> [WHAT NEEDS TO BE DONE] I need every line that includes the word "removeItem" copied from the material.

·····

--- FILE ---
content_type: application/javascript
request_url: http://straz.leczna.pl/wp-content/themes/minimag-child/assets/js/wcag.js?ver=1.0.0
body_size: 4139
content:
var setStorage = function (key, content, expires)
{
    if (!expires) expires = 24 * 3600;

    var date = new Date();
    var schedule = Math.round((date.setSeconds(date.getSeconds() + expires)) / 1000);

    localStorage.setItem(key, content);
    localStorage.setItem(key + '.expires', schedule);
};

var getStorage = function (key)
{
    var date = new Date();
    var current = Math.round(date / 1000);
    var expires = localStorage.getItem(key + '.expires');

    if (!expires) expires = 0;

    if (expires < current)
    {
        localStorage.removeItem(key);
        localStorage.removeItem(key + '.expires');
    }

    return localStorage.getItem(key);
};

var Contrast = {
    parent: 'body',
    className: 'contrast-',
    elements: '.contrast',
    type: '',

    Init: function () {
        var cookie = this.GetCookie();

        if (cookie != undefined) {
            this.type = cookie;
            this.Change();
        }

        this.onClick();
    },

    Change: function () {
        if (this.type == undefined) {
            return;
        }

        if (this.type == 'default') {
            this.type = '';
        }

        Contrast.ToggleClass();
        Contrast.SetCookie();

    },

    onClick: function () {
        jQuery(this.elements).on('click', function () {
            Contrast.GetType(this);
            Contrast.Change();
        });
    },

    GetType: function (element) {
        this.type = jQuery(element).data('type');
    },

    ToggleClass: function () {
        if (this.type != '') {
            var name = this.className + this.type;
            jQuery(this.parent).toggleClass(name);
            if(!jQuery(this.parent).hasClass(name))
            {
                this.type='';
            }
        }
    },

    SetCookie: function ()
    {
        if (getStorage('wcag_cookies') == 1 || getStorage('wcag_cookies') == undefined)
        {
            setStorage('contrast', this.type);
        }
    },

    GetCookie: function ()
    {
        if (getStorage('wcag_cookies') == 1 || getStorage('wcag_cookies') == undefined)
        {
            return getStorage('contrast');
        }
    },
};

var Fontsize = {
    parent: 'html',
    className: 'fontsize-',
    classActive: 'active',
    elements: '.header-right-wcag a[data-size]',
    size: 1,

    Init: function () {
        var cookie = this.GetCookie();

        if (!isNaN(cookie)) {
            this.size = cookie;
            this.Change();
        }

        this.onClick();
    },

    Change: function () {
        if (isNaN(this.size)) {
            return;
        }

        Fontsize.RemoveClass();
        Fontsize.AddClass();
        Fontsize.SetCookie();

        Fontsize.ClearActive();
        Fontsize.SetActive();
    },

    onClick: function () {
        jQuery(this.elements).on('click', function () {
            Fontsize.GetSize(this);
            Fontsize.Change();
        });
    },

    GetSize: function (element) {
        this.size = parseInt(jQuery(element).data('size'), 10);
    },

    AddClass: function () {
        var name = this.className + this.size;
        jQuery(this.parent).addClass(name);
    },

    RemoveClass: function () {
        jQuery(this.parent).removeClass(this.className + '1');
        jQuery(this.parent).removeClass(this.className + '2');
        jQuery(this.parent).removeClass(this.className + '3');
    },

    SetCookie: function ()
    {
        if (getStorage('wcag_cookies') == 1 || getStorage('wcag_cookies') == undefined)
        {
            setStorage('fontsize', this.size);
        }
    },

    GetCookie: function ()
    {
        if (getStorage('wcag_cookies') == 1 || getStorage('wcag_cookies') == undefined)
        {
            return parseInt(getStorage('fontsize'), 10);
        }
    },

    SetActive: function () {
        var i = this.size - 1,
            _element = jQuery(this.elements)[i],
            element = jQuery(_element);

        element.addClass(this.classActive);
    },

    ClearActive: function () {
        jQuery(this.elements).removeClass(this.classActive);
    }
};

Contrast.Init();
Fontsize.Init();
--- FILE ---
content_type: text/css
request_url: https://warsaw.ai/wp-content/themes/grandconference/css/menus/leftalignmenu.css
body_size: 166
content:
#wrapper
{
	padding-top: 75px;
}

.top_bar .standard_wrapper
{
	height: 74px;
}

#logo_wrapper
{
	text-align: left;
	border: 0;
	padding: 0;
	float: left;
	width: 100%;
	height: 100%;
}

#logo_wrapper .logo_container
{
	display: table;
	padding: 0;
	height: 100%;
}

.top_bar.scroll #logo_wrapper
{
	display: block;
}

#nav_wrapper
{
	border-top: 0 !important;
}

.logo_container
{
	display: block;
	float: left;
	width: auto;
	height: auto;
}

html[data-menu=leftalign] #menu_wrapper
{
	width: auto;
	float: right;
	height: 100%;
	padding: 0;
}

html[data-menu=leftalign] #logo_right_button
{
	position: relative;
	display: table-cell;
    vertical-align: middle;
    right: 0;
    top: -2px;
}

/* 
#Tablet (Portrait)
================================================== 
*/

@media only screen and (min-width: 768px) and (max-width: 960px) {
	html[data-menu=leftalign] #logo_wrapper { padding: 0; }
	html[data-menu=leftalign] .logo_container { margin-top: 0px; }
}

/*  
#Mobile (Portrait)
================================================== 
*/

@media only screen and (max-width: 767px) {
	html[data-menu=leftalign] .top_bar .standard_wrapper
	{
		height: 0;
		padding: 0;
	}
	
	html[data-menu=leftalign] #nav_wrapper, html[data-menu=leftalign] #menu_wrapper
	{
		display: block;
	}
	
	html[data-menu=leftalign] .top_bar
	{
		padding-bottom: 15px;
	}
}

·····

> [SOLVED EXERCISE]
        localStorage.removeItem(key);
        localStorage.removeItem(key + '.expires');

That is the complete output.